● Exercise:
Please set out the stretch from the line containing "Is the position" through the end of the entries below as a JSON list of strings, one string per line, with blank lines left out.

§

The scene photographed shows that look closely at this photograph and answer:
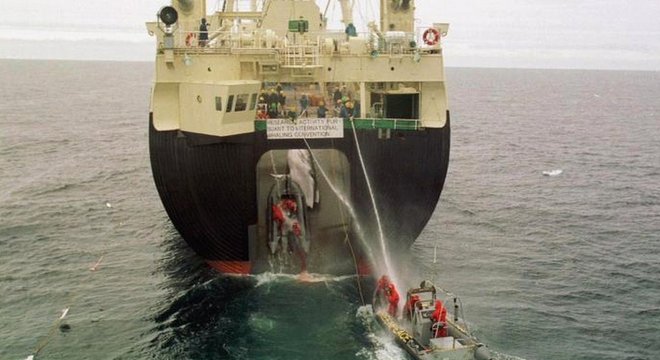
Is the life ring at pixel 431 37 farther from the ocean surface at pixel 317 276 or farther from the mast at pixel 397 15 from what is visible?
the ocean surface at pixel 317 276

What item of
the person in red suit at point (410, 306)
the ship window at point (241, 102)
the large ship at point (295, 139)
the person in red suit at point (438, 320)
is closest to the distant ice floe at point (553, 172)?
the large ship at point (295, 139)

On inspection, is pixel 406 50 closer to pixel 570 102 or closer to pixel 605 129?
pixel 605 129

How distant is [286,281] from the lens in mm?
28688

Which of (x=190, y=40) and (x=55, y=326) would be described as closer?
(x=55, y=326)

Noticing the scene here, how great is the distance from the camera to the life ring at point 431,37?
94.8 ft

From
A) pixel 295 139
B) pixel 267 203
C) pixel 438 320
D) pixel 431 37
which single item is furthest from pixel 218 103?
pixel 438 320

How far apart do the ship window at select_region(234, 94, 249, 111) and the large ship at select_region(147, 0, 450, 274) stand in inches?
1.8

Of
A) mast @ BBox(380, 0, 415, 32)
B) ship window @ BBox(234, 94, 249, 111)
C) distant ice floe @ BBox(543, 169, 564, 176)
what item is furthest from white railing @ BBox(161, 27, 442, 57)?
distant ice floe @ BBox(543, 169, 564, 176)

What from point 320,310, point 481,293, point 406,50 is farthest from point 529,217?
point 320,310

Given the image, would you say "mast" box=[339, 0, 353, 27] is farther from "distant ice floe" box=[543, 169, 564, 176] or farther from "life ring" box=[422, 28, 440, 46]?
"distant ice floe" box=[543, 169, 564, 176]

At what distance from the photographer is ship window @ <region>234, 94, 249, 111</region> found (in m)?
25.9

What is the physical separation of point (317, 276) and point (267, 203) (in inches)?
153

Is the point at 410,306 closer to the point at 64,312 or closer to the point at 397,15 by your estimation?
the point at 64,312

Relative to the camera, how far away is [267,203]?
30.1 meters
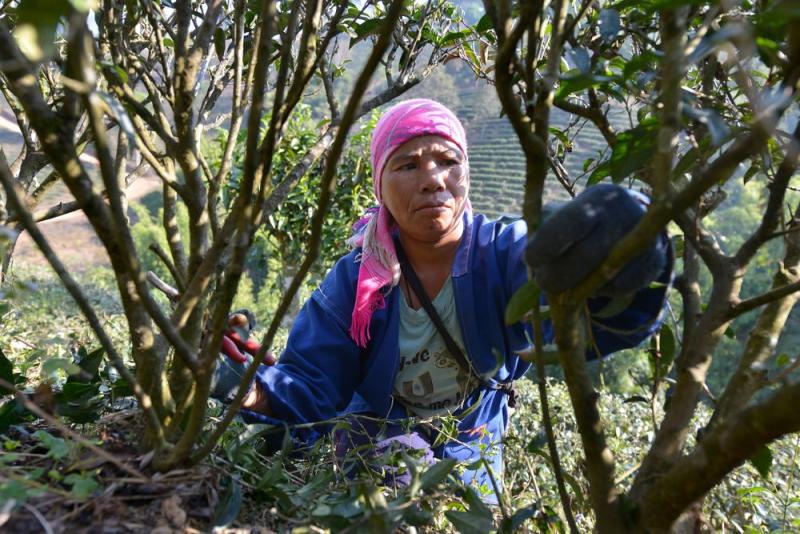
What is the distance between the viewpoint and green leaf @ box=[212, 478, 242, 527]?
894mm

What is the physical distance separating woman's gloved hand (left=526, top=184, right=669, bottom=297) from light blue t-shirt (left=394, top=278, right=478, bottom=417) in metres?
1.01

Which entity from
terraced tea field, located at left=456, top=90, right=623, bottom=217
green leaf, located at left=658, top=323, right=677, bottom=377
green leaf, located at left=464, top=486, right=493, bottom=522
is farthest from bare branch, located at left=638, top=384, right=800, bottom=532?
terraced tea field, located at left=456, top=90, right=623, bottom=217

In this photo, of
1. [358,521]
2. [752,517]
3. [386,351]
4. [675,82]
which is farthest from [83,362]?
[752,517]

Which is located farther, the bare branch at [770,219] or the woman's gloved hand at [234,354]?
the woman's gloved hand at [234,354]

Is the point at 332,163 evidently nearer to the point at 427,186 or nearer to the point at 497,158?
the point at 427,186

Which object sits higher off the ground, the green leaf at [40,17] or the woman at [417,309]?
the woman at [417,309]

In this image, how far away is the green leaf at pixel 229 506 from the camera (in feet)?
2.93

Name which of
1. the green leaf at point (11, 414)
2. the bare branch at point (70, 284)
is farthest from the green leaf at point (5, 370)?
the bare branch at point (70, 284)

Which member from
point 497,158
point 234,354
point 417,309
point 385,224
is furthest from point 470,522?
point 497,158

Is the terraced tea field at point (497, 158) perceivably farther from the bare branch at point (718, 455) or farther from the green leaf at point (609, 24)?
the bare branch at point (718, 455)

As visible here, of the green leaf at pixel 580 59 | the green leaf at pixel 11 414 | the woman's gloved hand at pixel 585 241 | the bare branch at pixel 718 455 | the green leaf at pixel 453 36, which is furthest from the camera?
the green leaf at pixel 453 36

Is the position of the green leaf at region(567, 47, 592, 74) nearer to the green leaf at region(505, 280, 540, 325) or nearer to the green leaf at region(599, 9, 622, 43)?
the green leaf at region(599, 9, 622, 43)

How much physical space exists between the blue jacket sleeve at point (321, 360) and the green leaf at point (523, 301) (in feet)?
2.99

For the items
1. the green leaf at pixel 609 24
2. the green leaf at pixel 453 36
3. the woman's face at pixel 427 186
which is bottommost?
the green leaf at pixel 609 24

§

● Problem solution:
[
  "Is the position of the green leaf at region(567, 47, 592, 74) nearer to the green leaf at region(505, 280, 540, 325) or nearer to the green leaf at region(599, 9, 622, 43)?",
  "the green leaf at region(599, 9, 622, 43)",
  "How much physical space exists between the blue jacket sleeve at point (321, 360) and the green leaf at point (523, 301) (in feet)?",
  "2.99",
  "For the items",
  "1. the green leaf at pixel 609 24",
  "2. the green leaf at pixel 453 36",
  "3. the woman's face at pixel 427 186",
  "which is bottommost?",
  "the green leaf at pixel 609 24"
]